#### Aim of the task:
Every entry below is to be copied word for word, with its pictures removed.

◆ ◆ ◆ ◆ ◆

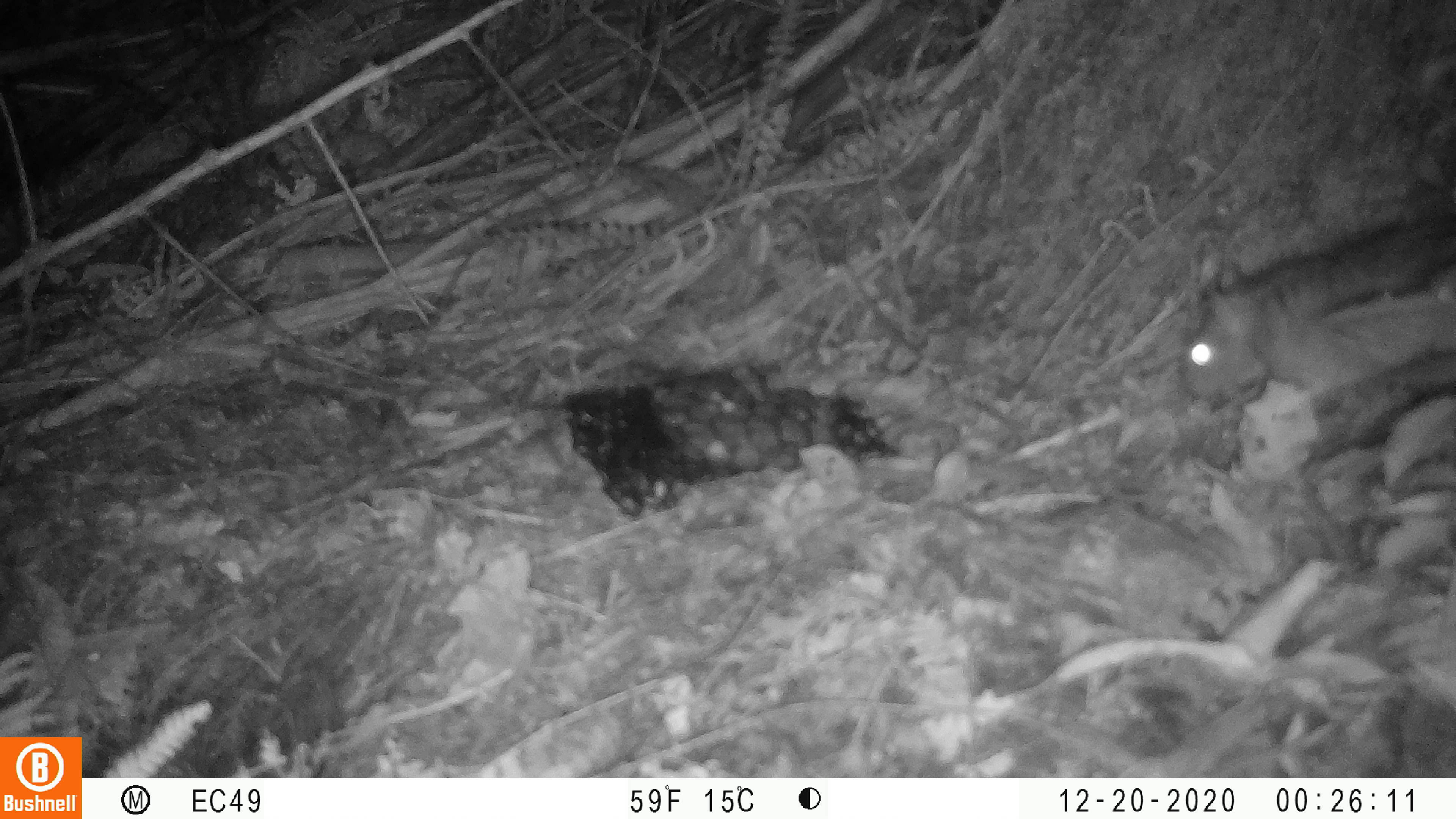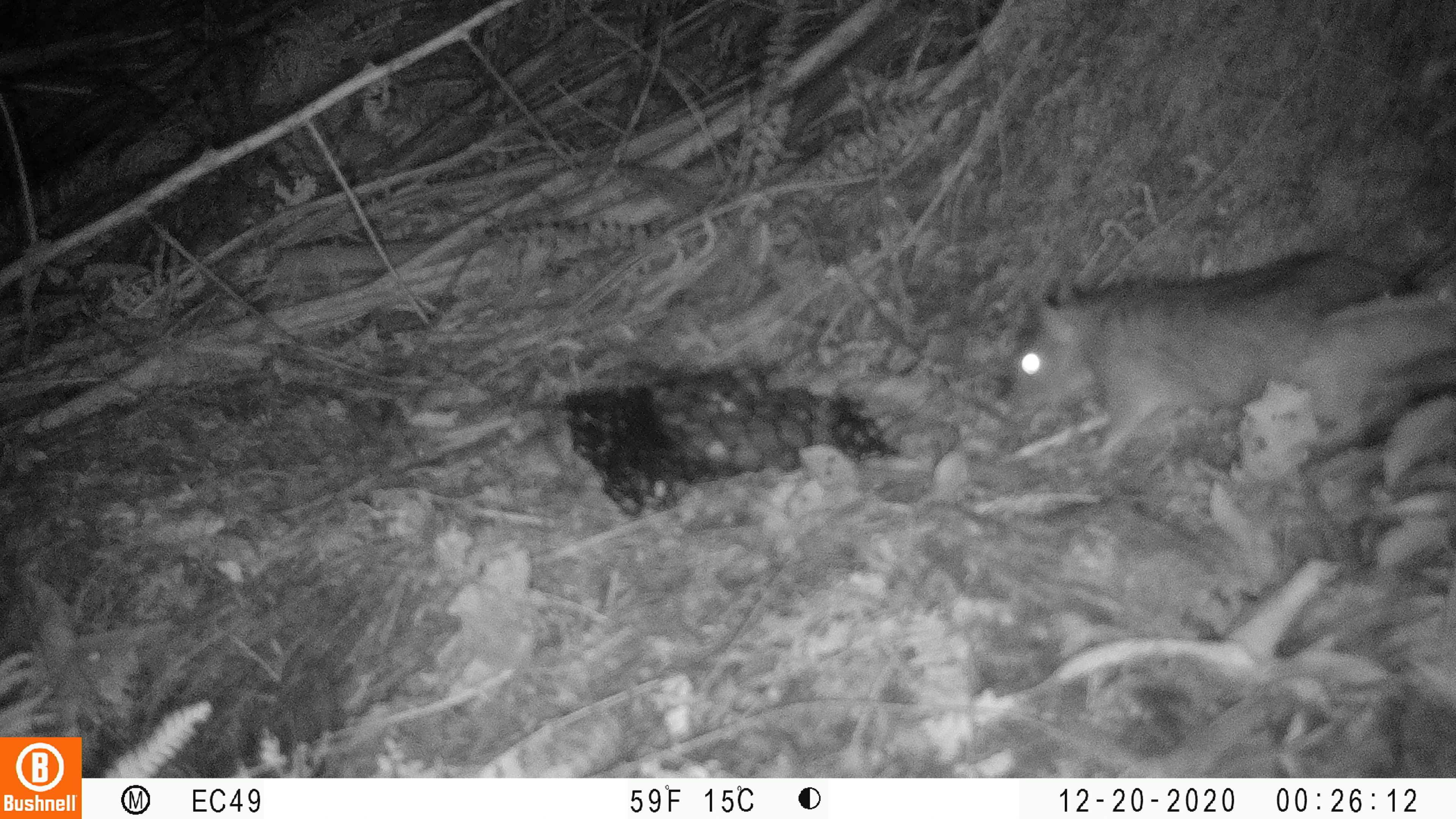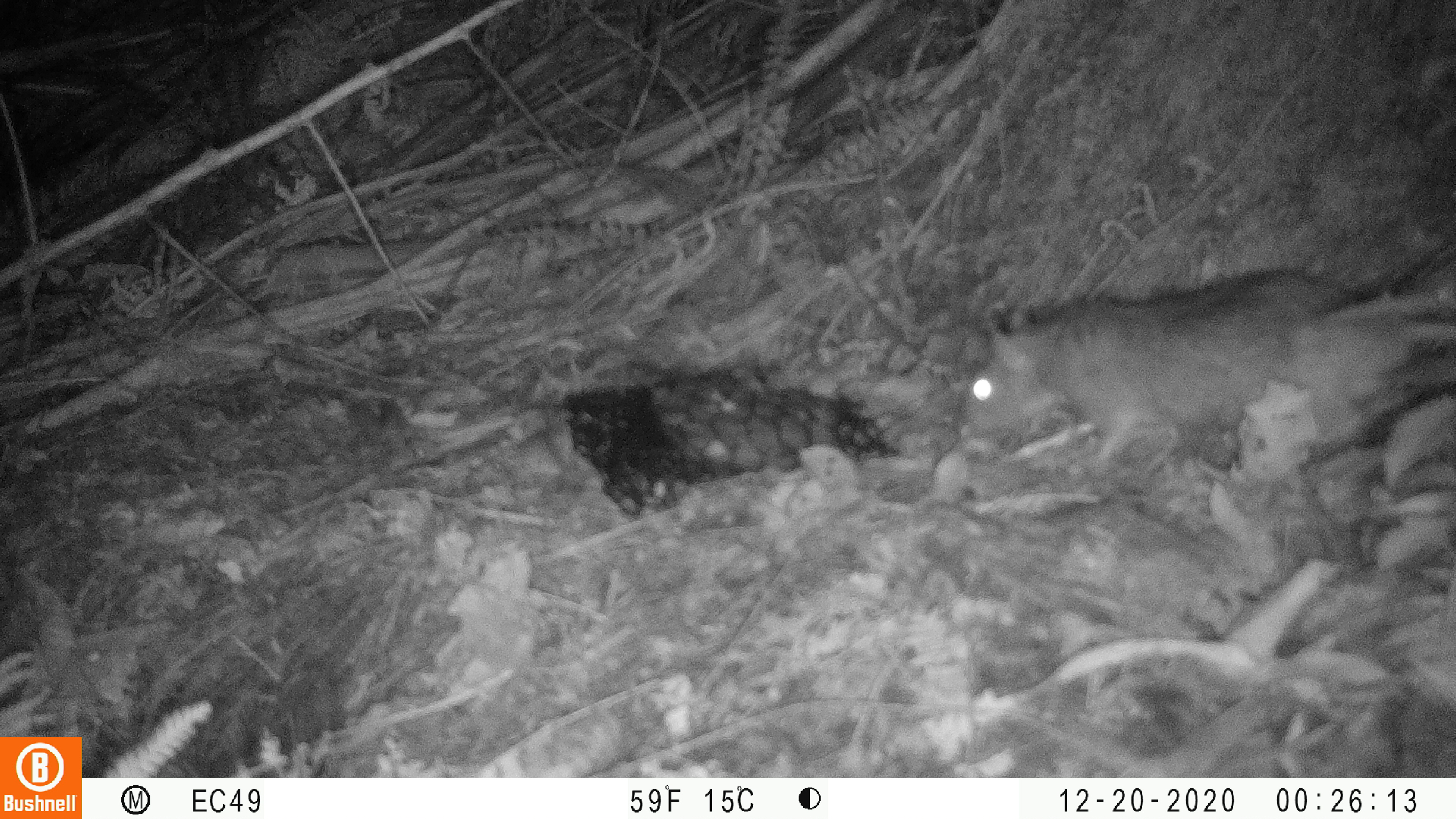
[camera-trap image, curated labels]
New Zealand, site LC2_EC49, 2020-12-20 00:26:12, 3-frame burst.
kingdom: Animalia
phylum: Chordata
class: Mammalia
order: Rodentia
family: Muridae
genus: Rattus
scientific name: Rattus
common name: rat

◆ ◆ ◆ ◆ ◆

#### Exercise result:
[camera-trap image, curated labels]
New Zealand, site LC2_EC49, 2020-12-20 00:26:12, 3-frame burst.
kingdom: Animalia
phylum: Chordata
class: Mammalia
order: Rodentia
family: Muridae
genus: Rattus
scientific name: Rattus
common name: rat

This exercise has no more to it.